Keywords: antigens CD19, antigens CD20, antigens CD22, BAFF, B lymphocyte
Introduction
An increasing number of B cell-directed therapies are in development for the treatment of autoimmune disorders [1–6]. Rituximab (Rituxan™; Genentech, South San Francisco, CA, USA) is the best-studied of the B cell-directed therapies and is approved as a treatment for active rheumatoid arthritis (RA) that is refractory to therapy with an anti-tumour necrosis factor (TNF) drug [7,8]. A generic version of rituximab (Reditux™; Dr Reddy's Laboratories Ltd, Hyderabad, India) is the first biosimilar monoclonal antibody (mAb) and is now available and approved for use in India.
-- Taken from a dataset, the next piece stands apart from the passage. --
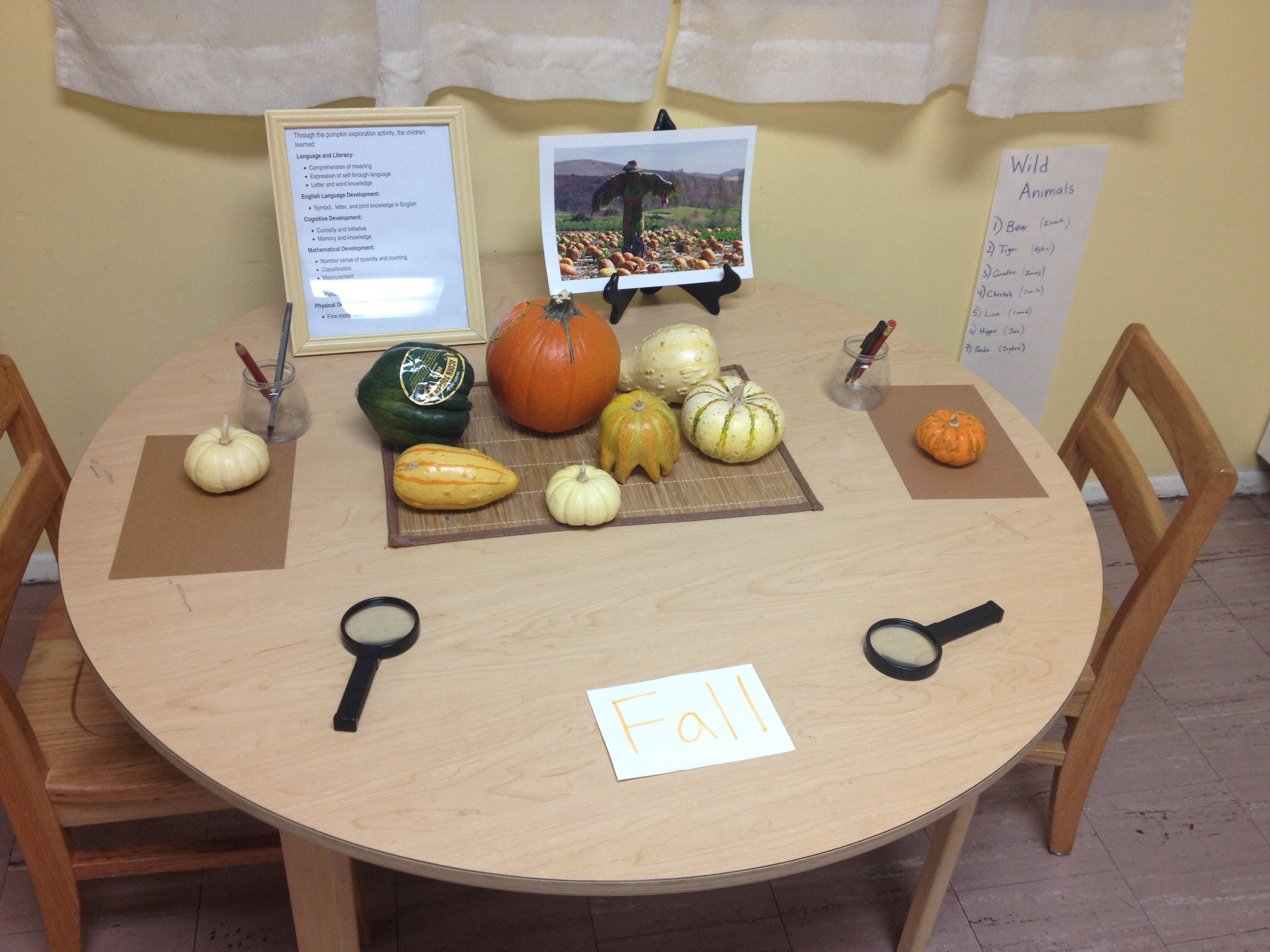 Pumpkin Painting And Provocation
Like rituximab, many of the new biological therapies that target B cells cause B cell depletion; other B cell-directed therapies target pathways essential for B cell development and function [3,9–11]. This review will focus primarily on therapies that result in direct or indirect depletion of some or all B cells, as opposed to therapies that primarily block B cell activation or development such as co-stimulation blockers (abatacept and 7-related protein-1), cytokines (tocilizumab and baminercept) and B cell receptor-targeted therapies (abetimus and edratide). For many of the B cell-targeted therapies that induce B cell depletion, parallel development and treatment trials are in progress for autoimmune disorders [3,9–11] and B cell malignancies, including non-Hodgkin's lymphoma (NHL) [12] and chronic lymphocytic leukaemia (CLL) [13].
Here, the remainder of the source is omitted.